The information below is added value to you should it also be asked:

             Assuming with the odds against us with luck alone, I will randomly select four
             balls of the nine for the first pan, another four for the second."
                If the heaviest ball was NOT in the eight selected, the scale will show the
                 pans are balanced.  Therefore it is possible the heaviest ball is found in the first
                 try making that the minimum number of possible tries.  However continue with
                 the discussion to show a complete through process and presumption that 'dumb
                 luck" may not be a valid assumption to have for the first effort.
            "If not balanced, I will discard the four in the higher of the two scale plans then
                remove two balls from the lower pan for placement in the other scale pan."
                By virtue of this weighing, we know the ball not weighed is not the heaviest.
                 This effort will determine which pan with two balls has the heaviest ball.
            "A final weighing is required to determine the ball in the heaviest pan."
                The lowest hanging pan contains the heaviest ball.
            "Your question was the minimal number of tries, as as stated that was one.  To
             show my total thought process .
           Many people, when asked this question, will provide the MAXIMUM number of
           attempts to find the heaviest ball because of the question wording.  While the
           question is not misleading, we automatically jump to an assumption all of the
           balls must be weighted to reach the MINIMUM number of weights.

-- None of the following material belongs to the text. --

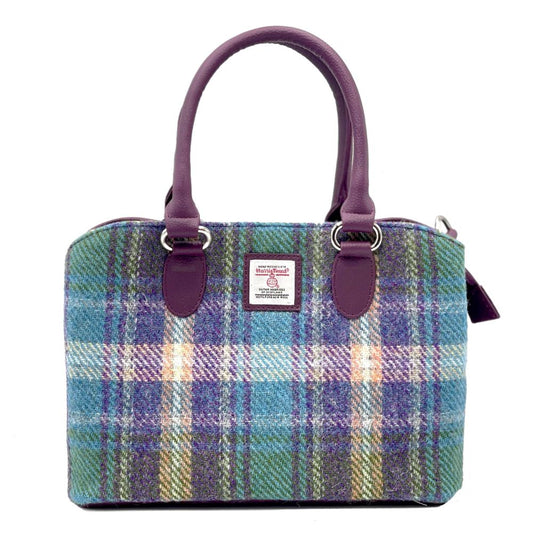 Top Handle Bag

           This is a test not of your logical thinking or ability to provide a process but to
           listen to and think through the problem before answering.

    The secret to answering these questions is to:
       a)  reaffirm you heard the question correctly and have not left anyting out.
       b)  think about the problem before blerting out your first answer.
       c)  organize your answer to explain you through process just in case
            you're wrong!  Having the correct answer is ideal but having the
            thought process to solve the problem is nearly as important.